La Guardia Nacional es la versión 2.0 de la creación de la Policía Federal Preventiva: en esta nueva máscara se utilizan los elementos existentes (18 mil Policías Federales, la mitad del total existentes en 2018) y se les suma los policías militares que ya venían actuando en labores de seguridad pública (35 mil del ejército y 18 mil de la marina). Lo que impulsó la oposición y algunos personas y organizaciones de la sociedad en las reformas a la Constitución fue que la Guardia Civil tuviera un carácter civil y quedara adscrita a la Secretaría de Seguridad y Protección Ciudadana. En el decreto de las reformas constitucionales ya se establecía que el presidente podría usar durante su sexenio a la Fuerza Armada permanente, así que lo publicado esta semana no es ninguna sorpresa en cuanto a su contenido.

Es evidente que la apuesta del presidente para mejorar las condiciones de seguridad pública se basa en la consolidación de las funciones de la Guardia Nacional y del crecimiento de los elementos que la conforman. En agosto de 2019 se informaba que había 50 mil elementos de la Guardia Nacional ya desplegados suma sin duda récord en cuanto a registro, pero inferior a los 147 mil elementos desplegados permanentemente del ejército y de la marina. Para febrero de este año ya se hablaba de 75 mil y hasta 80 mil integrantes de la Guardia Nacional, aunque sin precisar si seguimos en un juego de suma cero, donde sumamos aquí, pero restamos allá.

El mayor impedimento para resolver el problema de la inseguridad es en estos momentos, paradójicamente, la Guardia Nacional. Y no es por su funcionamiento, sino por las expectativas que se le han depositado, como esperando que tal cual Heracles (o Hércules para los romanos) limpiando los asquerosos establos del rey Augias, el problema se resuelva en un solo día. Idea errónea, por cierto, que han comprado los gobiernos locales.

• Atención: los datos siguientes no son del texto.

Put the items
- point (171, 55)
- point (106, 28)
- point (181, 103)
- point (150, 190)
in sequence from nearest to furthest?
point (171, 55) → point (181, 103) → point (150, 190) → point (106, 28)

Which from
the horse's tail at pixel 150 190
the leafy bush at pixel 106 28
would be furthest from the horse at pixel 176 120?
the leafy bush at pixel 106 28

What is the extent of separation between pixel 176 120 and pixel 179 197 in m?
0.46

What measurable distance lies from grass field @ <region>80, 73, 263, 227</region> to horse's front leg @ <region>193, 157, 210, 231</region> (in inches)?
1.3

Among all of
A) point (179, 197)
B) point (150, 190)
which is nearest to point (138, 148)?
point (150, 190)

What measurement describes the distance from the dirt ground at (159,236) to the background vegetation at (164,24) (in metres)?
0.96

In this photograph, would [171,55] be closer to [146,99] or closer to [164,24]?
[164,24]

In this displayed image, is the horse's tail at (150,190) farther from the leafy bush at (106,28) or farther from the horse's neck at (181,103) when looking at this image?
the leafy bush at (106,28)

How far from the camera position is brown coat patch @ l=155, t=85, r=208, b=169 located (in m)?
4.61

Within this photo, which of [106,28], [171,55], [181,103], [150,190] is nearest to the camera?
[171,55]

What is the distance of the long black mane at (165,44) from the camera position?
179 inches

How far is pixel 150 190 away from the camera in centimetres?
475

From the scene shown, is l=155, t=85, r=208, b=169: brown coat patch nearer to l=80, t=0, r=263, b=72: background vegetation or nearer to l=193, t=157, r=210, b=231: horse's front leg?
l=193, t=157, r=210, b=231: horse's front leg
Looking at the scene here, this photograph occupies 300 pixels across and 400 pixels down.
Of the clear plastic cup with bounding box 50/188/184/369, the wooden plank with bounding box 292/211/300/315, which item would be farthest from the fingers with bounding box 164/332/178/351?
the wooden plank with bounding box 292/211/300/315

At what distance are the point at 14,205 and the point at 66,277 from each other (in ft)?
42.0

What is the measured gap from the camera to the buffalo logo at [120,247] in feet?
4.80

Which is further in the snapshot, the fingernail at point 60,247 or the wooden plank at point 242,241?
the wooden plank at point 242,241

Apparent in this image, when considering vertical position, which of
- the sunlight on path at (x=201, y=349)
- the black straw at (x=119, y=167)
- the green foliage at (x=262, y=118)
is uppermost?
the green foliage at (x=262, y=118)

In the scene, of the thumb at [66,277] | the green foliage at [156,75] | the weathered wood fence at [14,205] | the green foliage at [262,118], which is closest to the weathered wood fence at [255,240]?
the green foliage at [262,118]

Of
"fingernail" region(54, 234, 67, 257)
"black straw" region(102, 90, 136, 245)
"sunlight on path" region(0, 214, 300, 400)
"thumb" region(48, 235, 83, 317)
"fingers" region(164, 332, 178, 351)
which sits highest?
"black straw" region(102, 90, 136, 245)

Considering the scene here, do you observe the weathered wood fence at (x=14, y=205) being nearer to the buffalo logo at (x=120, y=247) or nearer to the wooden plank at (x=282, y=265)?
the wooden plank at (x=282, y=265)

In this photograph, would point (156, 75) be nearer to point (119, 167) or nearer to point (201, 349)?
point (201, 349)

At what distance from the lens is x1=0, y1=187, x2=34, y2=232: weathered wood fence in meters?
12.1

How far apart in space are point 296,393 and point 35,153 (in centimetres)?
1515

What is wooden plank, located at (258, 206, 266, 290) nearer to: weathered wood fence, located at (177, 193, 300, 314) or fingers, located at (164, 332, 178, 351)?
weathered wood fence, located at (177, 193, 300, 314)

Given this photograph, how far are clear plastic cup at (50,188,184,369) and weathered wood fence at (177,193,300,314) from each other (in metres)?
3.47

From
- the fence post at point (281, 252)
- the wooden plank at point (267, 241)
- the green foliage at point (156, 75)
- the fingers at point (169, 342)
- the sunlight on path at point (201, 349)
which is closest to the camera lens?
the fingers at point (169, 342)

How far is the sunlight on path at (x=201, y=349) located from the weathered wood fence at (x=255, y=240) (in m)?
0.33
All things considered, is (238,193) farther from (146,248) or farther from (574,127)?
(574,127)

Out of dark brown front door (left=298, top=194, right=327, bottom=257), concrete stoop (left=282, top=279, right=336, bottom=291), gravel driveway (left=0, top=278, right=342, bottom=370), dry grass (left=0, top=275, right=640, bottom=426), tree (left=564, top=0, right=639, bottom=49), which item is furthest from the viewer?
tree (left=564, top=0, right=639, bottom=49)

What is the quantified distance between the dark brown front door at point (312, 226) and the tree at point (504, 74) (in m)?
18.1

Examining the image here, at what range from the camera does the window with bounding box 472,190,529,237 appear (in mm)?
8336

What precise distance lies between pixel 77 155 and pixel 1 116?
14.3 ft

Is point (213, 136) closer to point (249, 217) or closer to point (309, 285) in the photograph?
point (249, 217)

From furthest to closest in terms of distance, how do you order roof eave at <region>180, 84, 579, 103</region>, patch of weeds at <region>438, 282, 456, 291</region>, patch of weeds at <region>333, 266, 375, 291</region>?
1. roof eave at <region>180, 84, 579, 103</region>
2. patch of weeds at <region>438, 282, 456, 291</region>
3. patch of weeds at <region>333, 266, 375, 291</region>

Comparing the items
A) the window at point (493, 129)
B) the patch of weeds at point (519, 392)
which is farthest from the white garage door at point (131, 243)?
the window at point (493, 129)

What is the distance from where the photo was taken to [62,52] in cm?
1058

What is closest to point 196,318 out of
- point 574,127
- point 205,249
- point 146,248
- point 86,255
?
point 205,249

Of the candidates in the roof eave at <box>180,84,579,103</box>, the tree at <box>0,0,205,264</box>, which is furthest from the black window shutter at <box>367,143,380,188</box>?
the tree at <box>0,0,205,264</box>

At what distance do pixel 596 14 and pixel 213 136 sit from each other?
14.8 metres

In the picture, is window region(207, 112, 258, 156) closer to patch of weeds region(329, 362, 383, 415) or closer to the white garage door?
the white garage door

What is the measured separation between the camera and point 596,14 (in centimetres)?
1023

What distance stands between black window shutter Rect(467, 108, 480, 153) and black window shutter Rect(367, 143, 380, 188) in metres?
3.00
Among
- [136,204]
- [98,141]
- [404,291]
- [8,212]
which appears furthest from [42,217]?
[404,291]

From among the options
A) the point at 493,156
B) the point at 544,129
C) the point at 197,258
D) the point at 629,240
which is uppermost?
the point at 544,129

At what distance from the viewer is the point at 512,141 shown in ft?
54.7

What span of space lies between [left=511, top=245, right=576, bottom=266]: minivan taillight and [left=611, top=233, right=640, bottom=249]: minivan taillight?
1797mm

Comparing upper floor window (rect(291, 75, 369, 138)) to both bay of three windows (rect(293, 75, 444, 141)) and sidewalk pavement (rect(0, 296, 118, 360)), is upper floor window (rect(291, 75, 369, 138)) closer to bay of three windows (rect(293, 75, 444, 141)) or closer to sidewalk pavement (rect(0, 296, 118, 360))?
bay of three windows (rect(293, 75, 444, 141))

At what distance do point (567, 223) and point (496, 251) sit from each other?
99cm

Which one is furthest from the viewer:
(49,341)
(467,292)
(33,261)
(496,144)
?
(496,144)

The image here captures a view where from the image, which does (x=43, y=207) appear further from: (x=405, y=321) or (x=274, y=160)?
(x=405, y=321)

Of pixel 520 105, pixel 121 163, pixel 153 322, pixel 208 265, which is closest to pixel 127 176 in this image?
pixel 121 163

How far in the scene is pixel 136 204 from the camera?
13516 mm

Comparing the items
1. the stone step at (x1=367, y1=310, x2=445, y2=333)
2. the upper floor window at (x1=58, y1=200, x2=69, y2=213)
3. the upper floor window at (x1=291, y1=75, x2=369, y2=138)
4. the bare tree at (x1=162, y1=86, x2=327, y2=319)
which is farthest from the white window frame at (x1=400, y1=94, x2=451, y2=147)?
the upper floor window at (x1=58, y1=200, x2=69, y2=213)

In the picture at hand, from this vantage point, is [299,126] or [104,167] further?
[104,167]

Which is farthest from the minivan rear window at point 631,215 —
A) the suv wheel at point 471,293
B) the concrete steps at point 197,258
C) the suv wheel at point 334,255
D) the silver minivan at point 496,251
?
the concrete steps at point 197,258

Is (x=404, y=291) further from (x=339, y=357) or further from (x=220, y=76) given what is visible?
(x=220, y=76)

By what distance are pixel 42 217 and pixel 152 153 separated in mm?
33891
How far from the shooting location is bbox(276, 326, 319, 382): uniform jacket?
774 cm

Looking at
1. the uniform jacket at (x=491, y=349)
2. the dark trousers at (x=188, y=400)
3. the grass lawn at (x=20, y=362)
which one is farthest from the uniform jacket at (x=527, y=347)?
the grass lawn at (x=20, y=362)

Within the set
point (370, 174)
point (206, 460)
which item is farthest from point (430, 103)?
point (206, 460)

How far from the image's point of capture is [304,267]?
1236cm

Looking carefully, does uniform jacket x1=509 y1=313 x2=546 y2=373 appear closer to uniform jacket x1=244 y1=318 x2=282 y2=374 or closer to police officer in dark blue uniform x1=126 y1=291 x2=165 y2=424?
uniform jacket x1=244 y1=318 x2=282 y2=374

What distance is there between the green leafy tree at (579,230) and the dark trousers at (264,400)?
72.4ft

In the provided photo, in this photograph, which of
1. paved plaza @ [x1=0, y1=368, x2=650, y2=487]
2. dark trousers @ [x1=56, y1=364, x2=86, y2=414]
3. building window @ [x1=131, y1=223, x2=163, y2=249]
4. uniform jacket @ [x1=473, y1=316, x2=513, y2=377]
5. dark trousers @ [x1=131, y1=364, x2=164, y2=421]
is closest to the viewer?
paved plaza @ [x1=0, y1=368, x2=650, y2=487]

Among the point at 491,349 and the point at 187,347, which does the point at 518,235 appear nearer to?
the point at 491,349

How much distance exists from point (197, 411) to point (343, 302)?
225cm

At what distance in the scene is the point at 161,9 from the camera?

La consecuencia de lo anterior es que no existen incentivos para fortalecer y profesionalizar a las policías estatales y municipales. Para ilustrar de mejor manera nuestras carencias, un reciente estudio del SESNSP (¿Quién es quién? Seguridad pública local, diciembre 2019) señala que el estándar internacional es de 2.8 policías por cada mil habitantes. El reporte señala que la entidad con mejor porcentaje es la Ciudad de México con 1.6, pero lo dramático es que la entidad con el segundo mejor porcentaje es Yucatán con -1.2 policías por cada mil, y así nos seguimos hasta las entidades con el peor promedio que son Baja California y Sonora con -2.6. Solamente una entidad tiene número positivos.

Las policías locales son quienes tienen el contacto y el conocimiento sobre lo que pasa en las calles y colonias. Si el gobierno federal insiste en su discurso de que la Guardia Nacional es la respuesta, es de esperarse que los gobiernos locales se aprovechen y en vez de tener mejores policías acudan a pedir ayuda de la federación y así trasladen los costos de operación. En vez de invertir recursos para crear policías eficaces, mejor esperar que la federación resuelva el problema. Así, mientras observan este juego de máscaras, los gobernadores y presidentes municipales esperan tranquilos que la Guardia Nacional resuelva este estado permanente de inseguridad y, en el peor de los casos, descargar en ella las culpas, sin entender que el fracaso de unos es el fracaso de todos.